Even with that plausible/useful but not exactly likely what-if, you still don't ever get a train in Fryeburg-proper on the Mountain. Though you would effectively get a Fryeburg transload by proximity to NHN Conway set-offs.
I'm having trouble deciphering that second paragraph, but if what you're saying is that there's potential to create transloading services at/near Conway to serve the Conway/Fryeburg area, that's already happening: In Rochester NH (propane) and Ossipee NH (rebar). In addition, NEPW is just 30 miles away in S Paris, and transload terminals in Auburn and Portland are just 50 miles distant. In short, Fryeburg's covered; there would be no advantage to getting marginally closer to Fryeburg.

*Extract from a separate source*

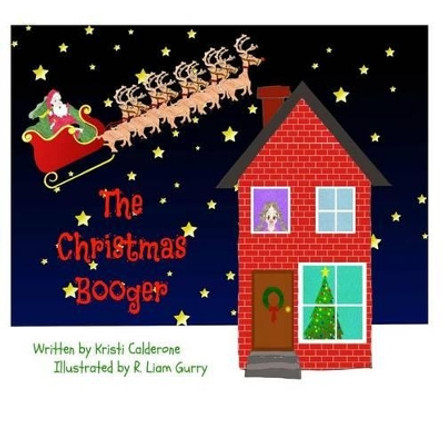 The Christmas Booger by R Liam Gurry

  by F-line to Dudley via Park
 
Cowford wrote:
Even with that plausible/useful but not exactly likely what-if, you still don't ever get a train in Fryeburg-proper on the Mountain. Though you would effectively get a Fryeburg transload by proximity to NHN Conway set-offs.
I'm having trouble deciphering that second paragraph, but if what you're saying is that there's potential to create transloading services at/near Conway to serve the Conway/Fryeburg area, that's already happening: In Rochester NH (propane) and Ossipee NH (rebar). In addition, NEPW is just 30 miles away in S Paris, and transload terminals in Auburn and Portland are just 50 miles distant. In short, Fryeburg's covered; there would be no advantage to getting marginally closer to Fryeburg.

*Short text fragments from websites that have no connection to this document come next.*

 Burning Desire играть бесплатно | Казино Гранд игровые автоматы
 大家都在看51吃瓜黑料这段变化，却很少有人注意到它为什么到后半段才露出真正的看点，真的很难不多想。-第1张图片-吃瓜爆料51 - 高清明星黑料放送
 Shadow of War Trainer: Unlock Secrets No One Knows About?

This was in direct response to the question about a transload in Fryeburg-proper on the Mountain, and occasionally spoken-of rumors of (someone's?) interest therein. I agree that the area is well-covered from other spots and practicality of a more local presence is nil. But as far as the actual question about Fryeburg-proper what-if's, it would be far easier to go the (16?) miles Ossippee-Conway on restored track and set up a loading spot only 5-mile drive down Route 302 from Fryeburg than to plow west from Portland on that lonely, lonely Mountain run and transload right in downtown. NHN at least has cursory interest in seeking customers further north of Ossippee, so chances of a nearer transload are like 2% instead of absolute-zero chance out of Portland.

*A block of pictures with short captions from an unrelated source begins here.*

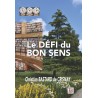 Le défi du bon sens Le défi du bon sens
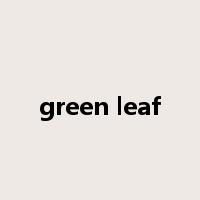 green leaf是什么意思
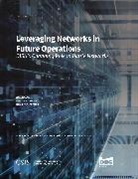 Rhys McCormick, McCormick Rhys, Gregory Sanders, Gregory Mccormick Sanders, Sanders Gregory - Leveraging Networks in Future Operations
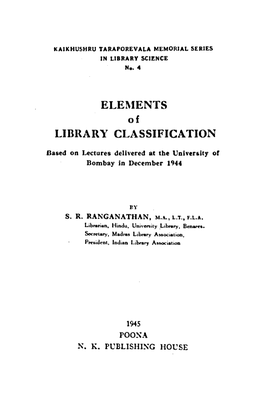 Elel\IENTS LIBRARY CLASSIFICATION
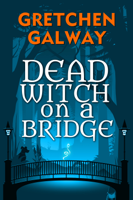 Gretchen Galway - Dead Witch on a Bridge artwork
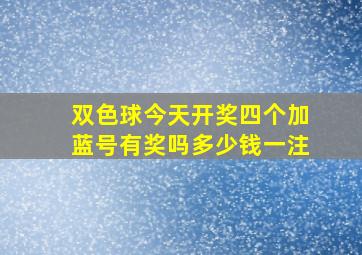 双色球今天开奖四个加蓝号有奖吗多少钱一注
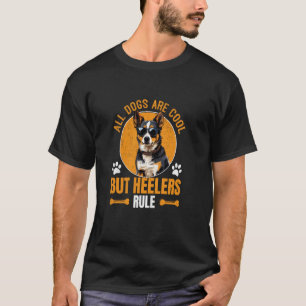 T-shirt Tous les chiens sont cool mais les Heelers règnent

This purely what-if would be contingent on the gap in the Conway Branch being restored for NHN sign-ons to the north. In that case and that case only, a transload at Conway that is 1) administered by a third party for the truck pickups, and 2) with NHN setoffs...would be a possibility. CSRX property is the easiest-grab place for the setoffs whether they're involved or not as a third party...since they have onsite staff presence watching over the loads and the driveway access. That would be the minimum-most overhead means of supporting a transload in spitting distance of Fryeburg, provided that NHN is running up in within that neck of the woods to begin with. No freight carrier in existence has any upside going east-west on the Mountain when that Conway Branch scenario is superior in every way and at least has a *wisp* of verified interest behind it from an actual live freight carrier.



That's it. In the real world an area as low-density as Fryeburg is well-covered by truck from existing spots, and Conway is several orders of magnitude below the threshold for any restoration action. So it's all moot. Above scenario is simply a what-if that's debunks any notion that a run on the Mountain serves that half-baked local transload scheme. It doesn't; the other routing does.